Performance Monitoring
Monitor the following metrics:
- Phase execution times: Should complete within configured wait_time
- API response times: Azure API calls should be < 30 seconds
- VM startup times: Application server boot time affects total failover duration
FAQ
Q: Can I use this with SAP JAVA systems? A: No, this resource agent currently only supports SAP ABAP systems on HANA scale-up configurations.
Q: What HANA resource agents are supported? A: The agent supports both SAPHanaSR and SAPHanaSR-angi (A Next Generation Interface) resource agents and automatically detects which one is in use.
Q: What happens if an application server VM fails to start? A: The resource agent will retry based on the retry_count parameter and eventually fail the phase if the VM doesn't start within the wait_time.
Q: Can I run this in a multi-SID environment? A: No, multi-SID environments are not currently supported.
Q: Can I use different SIDs for SAP and HANA? A: Yes, use the hana_sid parameter if your HANA SID differs from your SAP SID.
Q: Can I use system-assigned managed identity instead of user-assigned? A: Yes, simply omit the client_id parameter and ensure system-assigned managed identity is enabled on both HANA VMs with appropriate permissions.
Important Notes
Resource State Management Upon completion, the cluster attribute azure_sap_zone_current_phase is set to all_phases_completed. The resource agent will not take further action until restarted.
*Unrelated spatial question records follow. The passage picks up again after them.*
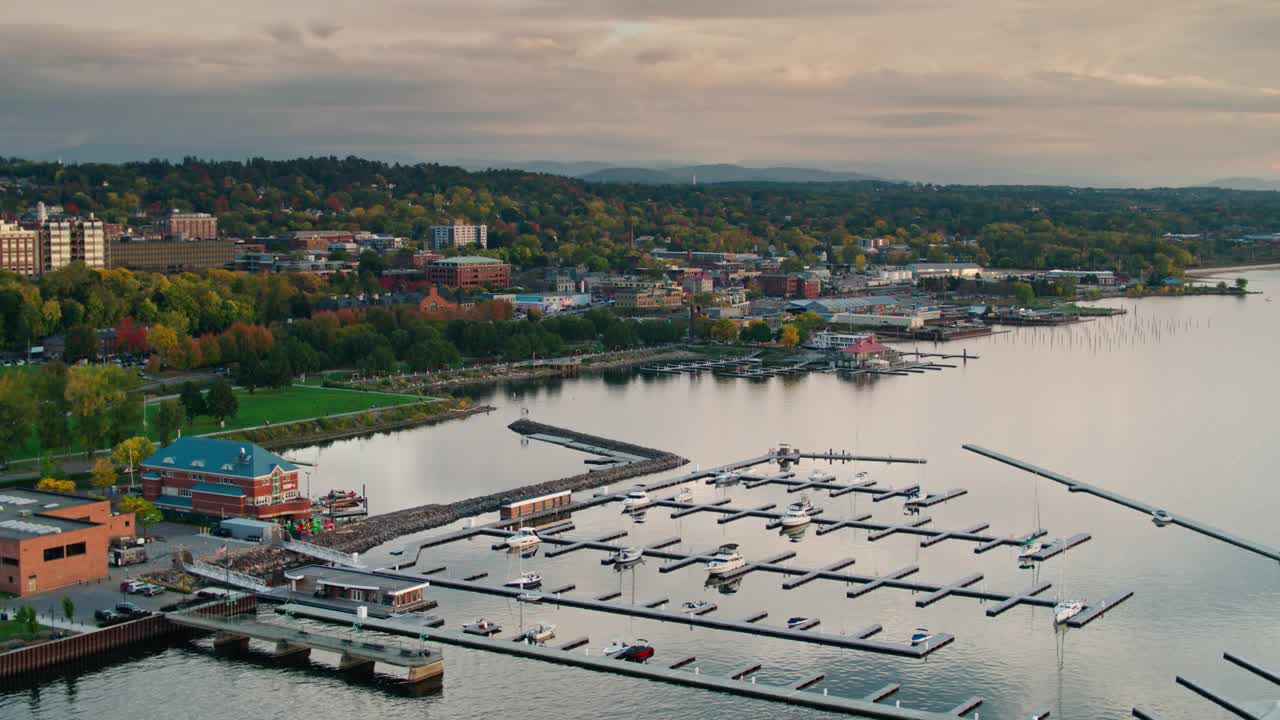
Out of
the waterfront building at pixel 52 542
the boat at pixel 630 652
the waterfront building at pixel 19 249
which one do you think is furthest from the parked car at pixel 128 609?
the waterfront building at pixel 19 249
Maintenance Operations When performing maintenance on application servers in different zones (e.g., patching), put the resource in maintenance mode to prevent the agent from taking action:
# SLES
sudo crm resource maintenance cln_azure-sap-zone on
Zone Alignment This solution requires identical SAP application server VMs in both availability zones. Only one set should be active at any time.
Wrapping up
With the information in this post, you should have what you need to evaluate the Azure SAP Zone Resource Agent in your environment - from setting up the managed identity and permissions, to installing the agent, configuring the cluster, and troubleshooting common issues. If you haven't already, we recommend reading Part 1 for an introduction to the concepts and features behind this solution.
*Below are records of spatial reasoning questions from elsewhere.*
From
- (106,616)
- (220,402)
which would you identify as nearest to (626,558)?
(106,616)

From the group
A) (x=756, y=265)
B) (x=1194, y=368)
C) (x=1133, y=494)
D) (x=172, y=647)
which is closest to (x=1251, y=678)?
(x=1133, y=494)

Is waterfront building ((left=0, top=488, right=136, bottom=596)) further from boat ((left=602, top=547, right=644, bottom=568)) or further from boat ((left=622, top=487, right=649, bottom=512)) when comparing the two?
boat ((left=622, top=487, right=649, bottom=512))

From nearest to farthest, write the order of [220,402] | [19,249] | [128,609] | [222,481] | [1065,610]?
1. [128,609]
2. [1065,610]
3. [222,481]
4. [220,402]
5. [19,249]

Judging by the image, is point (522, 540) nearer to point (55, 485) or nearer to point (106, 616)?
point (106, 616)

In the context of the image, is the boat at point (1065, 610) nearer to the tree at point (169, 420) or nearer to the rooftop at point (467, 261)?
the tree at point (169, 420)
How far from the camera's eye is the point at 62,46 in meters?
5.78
We welcome your feedback during this public preview. If you encounter issues or have suggestions, please file them via GitHub Issues on the ClusterLabs resource-agents repository.
Public preview expectations
During public preview:
- This solution is provided as a Public Preview for evaluation and feedback.
- It is not covered by a formal support commitment.
- The design, configuration, and behaviors may evolve based on learnings.
Because of that, we recommend using this in non-production environments while it is in preview.
If you're interested in piloting the preview, your feedback will help shape what becomes generally available and supported.
Disclaimer
This post describes a public preview capability. It is shared for informational purposes only and is subject to change. It is not a substitute for your organization's validation, testing, and operational readiness reviews.